Abecma is the world's first regulatory-approved BCMA CAR-T cell therapy. Its mechanism of action involves engineering a BCMA-targeting chimeric antigen receptor onto the patient's T cells. The manufacturing process is as follows: T cells are isolated from each patient's blood, and a lentivirus encoding the BCMA antigen receptor is used to...CarrierT cells are genetically engineered to express BCMA-targeting receptors on their surface. During treatment, multiple myeloma (MM) patients first receive preconditioning chemotherapy with two agents (cyclophosphamide and fludarabine) to deplete existing T cells, followed by an infusion of Abecma. Once administered, Abecma seeks out and destroys cells expressing BCMA.
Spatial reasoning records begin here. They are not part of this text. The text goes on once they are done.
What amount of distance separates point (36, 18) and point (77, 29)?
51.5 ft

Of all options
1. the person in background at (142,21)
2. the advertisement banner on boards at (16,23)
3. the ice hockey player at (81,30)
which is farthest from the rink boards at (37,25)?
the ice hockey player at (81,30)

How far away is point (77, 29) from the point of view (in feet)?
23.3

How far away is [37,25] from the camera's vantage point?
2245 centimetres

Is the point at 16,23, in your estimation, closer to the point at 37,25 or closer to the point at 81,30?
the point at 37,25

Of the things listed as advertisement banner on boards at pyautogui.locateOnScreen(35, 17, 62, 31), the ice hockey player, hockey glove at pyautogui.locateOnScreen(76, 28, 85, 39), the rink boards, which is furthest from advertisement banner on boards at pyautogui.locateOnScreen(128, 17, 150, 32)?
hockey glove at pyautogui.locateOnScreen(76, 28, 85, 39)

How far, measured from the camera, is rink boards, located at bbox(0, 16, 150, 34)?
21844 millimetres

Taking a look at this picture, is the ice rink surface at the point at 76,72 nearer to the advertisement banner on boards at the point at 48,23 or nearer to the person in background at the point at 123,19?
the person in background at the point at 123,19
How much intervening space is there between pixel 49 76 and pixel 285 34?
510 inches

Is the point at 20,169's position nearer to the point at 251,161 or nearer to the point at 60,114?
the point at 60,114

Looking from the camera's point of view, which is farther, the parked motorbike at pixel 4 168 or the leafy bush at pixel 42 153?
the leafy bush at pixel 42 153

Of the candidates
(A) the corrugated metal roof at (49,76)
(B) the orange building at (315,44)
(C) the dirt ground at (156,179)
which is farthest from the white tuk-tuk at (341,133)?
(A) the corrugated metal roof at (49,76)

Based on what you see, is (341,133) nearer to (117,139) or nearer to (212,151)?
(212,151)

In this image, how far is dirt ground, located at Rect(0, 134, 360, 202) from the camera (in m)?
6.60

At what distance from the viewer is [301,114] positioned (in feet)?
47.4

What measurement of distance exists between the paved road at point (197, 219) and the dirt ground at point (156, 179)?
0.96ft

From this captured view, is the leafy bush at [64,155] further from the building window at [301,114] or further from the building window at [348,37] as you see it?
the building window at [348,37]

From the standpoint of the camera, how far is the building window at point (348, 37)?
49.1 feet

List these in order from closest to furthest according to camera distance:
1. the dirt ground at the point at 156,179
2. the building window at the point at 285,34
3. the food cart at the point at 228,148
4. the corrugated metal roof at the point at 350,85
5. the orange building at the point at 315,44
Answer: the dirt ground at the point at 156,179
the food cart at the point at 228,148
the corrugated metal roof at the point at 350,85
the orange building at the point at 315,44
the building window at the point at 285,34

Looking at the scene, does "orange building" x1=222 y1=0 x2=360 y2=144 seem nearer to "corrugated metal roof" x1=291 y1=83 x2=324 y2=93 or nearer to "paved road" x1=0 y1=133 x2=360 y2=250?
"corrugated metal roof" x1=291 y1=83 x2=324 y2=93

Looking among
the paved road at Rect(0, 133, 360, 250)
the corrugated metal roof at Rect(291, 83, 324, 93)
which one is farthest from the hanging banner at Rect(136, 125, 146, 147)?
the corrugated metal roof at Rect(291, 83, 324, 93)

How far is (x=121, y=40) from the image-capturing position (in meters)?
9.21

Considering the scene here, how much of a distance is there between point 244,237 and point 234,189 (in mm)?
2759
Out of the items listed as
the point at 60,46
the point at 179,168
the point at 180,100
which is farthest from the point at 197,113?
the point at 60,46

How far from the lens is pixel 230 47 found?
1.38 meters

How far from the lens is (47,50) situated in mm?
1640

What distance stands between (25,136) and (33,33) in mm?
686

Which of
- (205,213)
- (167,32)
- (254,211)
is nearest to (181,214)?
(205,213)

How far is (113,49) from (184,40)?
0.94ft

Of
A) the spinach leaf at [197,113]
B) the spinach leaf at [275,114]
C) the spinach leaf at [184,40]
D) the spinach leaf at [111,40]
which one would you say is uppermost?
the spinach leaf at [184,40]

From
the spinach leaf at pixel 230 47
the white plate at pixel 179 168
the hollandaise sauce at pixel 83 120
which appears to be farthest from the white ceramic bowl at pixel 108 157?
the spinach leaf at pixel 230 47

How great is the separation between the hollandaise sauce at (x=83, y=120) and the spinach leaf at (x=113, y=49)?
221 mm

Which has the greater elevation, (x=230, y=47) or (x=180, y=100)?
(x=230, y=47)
Abecma is part of a co-development, co-promotion, and profit-sharing agreement between Bristol-Myers Squibb and bluebird bio, under which both parties will jointly develop and commercialize Abecma in the U.S. market. Bristol-Myers Squibb will be solely responsible for the manufacturing and commercialization of Abecma outside the United States.
This EU approval is based on data from the pivotal Phase 2 KarMMa study (NCT03361748). This pivotal, open-label, single-arm, multicenter, multinational Phase 2 study evaluated the efficacy and safety of Abecma in adult patients with relapsed and refractory multiple myeloma (R/R MM) in North America and Europe. The study enrolled a total of 140 patients, 128 of whom received Abecma at a target dose level of 150–450 × 10⁶ CAR-positive T cells following lymphodepleting chemotherapy. All enrolled patients had previously received at least three prior lines of therapy (including an immunomodulatory drug, a proteasome inhibitor, and an anti-CD38 antibody) and were refractory to their last regimen (defined as disease progression during or within 60 days of the final treatment). Among these 128 patients, the median number of prior lines of therapy was 6 (range: 3–16), and 84% (108/128) were triple-class refractory.
In May this year, Bristol-Myers Squibb and bluebird bio announced the latest analysis data from the KarMMa study (with over 2 years of follow-up). These data represent, to date, the globalClinical Trialthe longest follow-up.
Long-term data from the KarMMa trial continue to demonstrate that, with a median follow-up exceeding 2 years (24.8 months), Abecma exhibits durable efficacy and a predictable safety profile in patients with R/R MM. Among 128 patients,,median overall survival (OS) was 24.8 months, overall response rate (ORR) was 73%, with durable responses.The analysis of the neurotoxicity (NT) characteristics observed in this study reinforces the well-established safety profile of Abecma, with the majority of NT events being Grade 1/2, and characterized by early onset and rapid resolution.
These long-term data further demonstrate that Abecma provides clinically meaningful outcomes and a predictable safety profile for the R/R MM patient population, highlighting the advantages and transformative potential of this novel personalized therapy.